GüncelMakaleler

OCAK AYI | ZOR DÖNEMLERİN DEVRİMCİSİ

Ali Sarıbal, Medet Özbadem, Cahide Karakaş yoldaşları hatırlayalım. Zulmün ve karanlığın en koyu şekilde yaşatıldığı 5 Nolu Zindan sürecinde, zulmün ateşi içinde kendini yaratmanın yoldaşları oldular onlar.

Ocak ayındayız. Zor dönemlerin devrimcilerini anmak ideallerini yaşatmak gibi ciddi bir sorumlulukla karşı karşıyayız. Ocak bizler için içimizden en değerli olanların koparılarak alındığı günlerin her zamandan daha fazla anımsanması gereken bir aydır.

Özgürlüğü ve kendimizi yeniden tanımlama ve devrimci sorumlulukla yükleme göreviyle karşı karşıya olduğumuzu unutmamamız gereken bir aydır. Her zamankinden daha fazla hata ve zaaflarımızdan, yetmez ve geriliklerimizden kopmayı, kendimize yüklenerek ne yapacağını ve nasıl başaracağını bilen militanlar olmak için çalışmalıyız.

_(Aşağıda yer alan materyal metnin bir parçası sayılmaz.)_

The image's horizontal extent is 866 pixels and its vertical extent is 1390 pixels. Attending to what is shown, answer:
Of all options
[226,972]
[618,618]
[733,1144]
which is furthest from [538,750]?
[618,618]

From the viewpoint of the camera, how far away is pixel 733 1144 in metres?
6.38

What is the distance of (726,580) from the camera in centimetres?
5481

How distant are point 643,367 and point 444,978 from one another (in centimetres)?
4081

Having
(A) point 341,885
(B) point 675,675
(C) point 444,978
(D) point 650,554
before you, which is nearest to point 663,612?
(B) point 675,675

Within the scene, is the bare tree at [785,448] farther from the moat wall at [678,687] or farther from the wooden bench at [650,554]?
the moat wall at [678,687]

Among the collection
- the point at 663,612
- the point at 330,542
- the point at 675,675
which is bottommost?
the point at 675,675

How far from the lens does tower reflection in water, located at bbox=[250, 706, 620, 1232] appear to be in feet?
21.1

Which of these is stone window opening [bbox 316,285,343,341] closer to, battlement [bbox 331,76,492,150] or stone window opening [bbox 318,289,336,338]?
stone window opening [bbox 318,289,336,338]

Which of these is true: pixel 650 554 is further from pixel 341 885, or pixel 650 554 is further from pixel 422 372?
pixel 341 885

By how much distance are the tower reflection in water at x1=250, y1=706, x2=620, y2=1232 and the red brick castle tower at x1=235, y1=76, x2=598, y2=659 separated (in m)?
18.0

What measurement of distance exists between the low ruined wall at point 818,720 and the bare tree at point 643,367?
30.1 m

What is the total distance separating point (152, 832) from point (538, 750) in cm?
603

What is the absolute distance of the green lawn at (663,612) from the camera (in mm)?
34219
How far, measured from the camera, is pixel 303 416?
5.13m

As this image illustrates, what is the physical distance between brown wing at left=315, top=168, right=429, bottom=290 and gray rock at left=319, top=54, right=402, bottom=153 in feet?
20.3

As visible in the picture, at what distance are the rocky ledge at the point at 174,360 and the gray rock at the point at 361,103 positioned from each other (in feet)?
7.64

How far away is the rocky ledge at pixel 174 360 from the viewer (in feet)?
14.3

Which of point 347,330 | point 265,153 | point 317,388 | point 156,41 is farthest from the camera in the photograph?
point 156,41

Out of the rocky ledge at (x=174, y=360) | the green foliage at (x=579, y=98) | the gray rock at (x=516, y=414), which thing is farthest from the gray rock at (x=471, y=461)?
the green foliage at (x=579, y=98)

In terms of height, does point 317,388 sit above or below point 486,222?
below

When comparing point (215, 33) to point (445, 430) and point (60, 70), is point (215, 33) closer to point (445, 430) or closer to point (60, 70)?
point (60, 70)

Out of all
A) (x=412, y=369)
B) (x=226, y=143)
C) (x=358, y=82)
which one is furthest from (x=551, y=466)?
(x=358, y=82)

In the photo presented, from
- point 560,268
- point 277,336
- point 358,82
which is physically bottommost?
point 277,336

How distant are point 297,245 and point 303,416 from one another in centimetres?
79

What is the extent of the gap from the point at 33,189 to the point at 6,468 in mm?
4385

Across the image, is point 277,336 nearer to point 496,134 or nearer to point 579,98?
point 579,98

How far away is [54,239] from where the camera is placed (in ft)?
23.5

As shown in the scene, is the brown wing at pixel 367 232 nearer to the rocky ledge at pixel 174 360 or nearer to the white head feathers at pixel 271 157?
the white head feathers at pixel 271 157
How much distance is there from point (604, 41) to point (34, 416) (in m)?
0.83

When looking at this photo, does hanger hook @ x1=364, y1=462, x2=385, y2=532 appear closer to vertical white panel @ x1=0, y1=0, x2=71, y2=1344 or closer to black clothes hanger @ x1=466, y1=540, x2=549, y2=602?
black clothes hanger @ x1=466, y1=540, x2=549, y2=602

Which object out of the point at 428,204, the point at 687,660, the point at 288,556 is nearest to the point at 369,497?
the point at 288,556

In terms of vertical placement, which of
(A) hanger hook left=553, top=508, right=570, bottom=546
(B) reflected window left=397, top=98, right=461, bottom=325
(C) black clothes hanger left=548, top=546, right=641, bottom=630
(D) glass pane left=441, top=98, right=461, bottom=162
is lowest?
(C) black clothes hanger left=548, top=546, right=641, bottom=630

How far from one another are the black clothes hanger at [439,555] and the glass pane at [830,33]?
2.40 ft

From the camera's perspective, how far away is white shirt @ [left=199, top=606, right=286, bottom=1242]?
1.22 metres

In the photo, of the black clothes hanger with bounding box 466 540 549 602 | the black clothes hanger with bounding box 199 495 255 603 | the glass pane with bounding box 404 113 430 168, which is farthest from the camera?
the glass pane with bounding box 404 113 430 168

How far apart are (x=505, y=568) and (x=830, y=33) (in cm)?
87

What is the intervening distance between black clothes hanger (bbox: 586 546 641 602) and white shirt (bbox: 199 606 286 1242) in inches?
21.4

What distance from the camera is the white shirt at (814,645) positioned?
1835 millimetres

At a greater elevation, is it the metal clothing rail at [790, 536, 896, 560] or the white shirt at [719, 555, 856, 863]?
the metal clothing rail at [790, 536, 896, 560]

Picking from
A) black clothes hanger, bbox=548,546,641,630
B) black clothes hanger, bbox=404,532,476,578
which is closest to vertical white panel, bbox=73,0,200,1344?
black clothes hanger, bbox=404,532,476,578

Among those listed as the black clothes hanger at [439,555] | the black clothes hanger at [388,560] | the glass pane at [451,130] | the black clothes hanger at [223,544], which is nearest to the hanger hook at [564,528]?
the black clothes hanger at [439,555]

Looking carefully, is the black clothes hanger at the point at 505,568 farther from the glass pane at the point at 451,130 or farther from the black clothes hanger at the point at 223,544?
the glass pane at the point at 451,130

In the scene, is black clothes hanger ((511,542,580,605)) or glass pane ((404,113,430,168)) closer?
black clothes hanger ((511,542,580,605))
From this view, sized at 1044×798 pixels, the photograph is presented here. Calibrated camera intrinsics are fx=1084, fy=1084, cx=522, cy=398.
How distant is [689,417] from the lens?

Çünkü Ortadoğu ve ülkemiz ağır sömürü altında zulüm kokuyor. Dağlar, ovalar, ırmaklar, şehirler sömürüyle kuşatılmış. Emekçiler ve ezilenler “Ekmek ve Özgürlük” diye haykırıyor.

Dünyada ve ülkemizde özgürlük arayışı ve haykırışı hiç olmadığı kadar çoğalıyor. Ve her tarafa yayılıyor. Böylesi bir süreçte devrim şehitlerini anıyoruz. Yani geleceğimizi nasıl yaratıp şekillendireceğimizin görev ve sorumluluklarını yeniden düşünme, Demokratik Halk Devrimi mücadelesinde yeniden netleşme ve kararlaşmayla karşı karşıyayız.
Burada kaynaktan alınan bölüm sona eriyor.